Data section =>
======

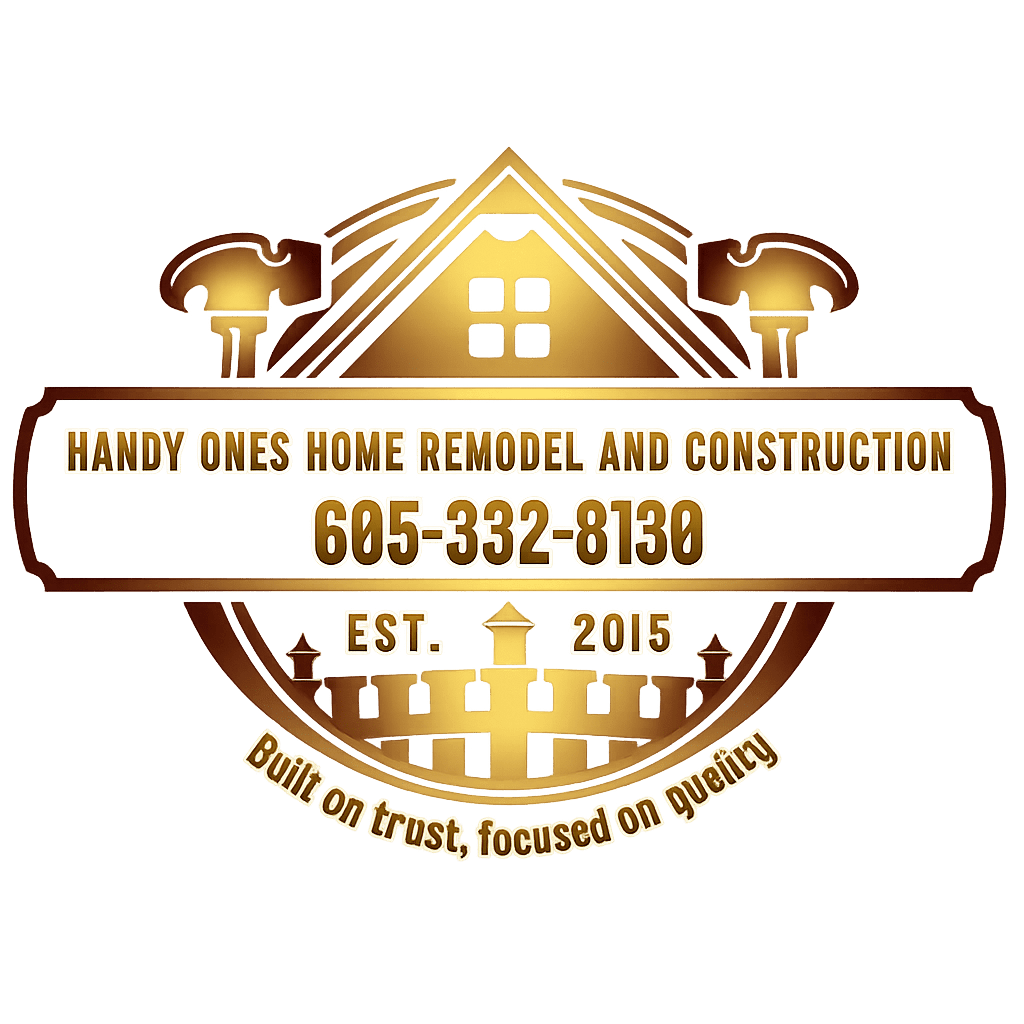 Handy Ones LLC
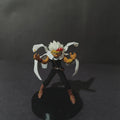 Beyblade Ryuga Kishatu 3D STL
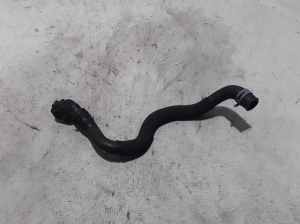   Radiator hose  - 2Q0122157K 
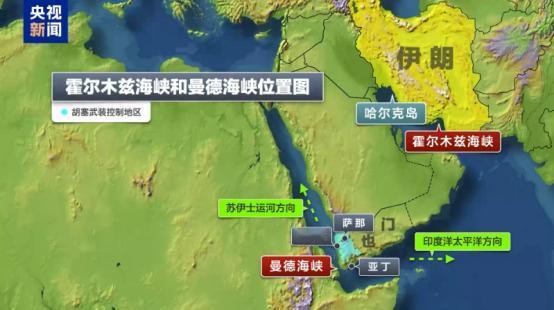 惊天大揭秘！胡塞16马赫导弹到底谁给的？美国心里跟明镜似的却打死不敢说，一旦摊牌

======

Work instruction => Could you copy the listing exactly, leaving out any pictures?

Finished exercise =>
 Handy Ones LLC
 Beyblade Ryuga Kishatu 3D STL
   Radiator hose  - 2Q0122157K 
 惊天大揭秘！胡塞16马赫导弹到底谁给的？美国心里跟明镜似的却打死不敢说，一旦摊牌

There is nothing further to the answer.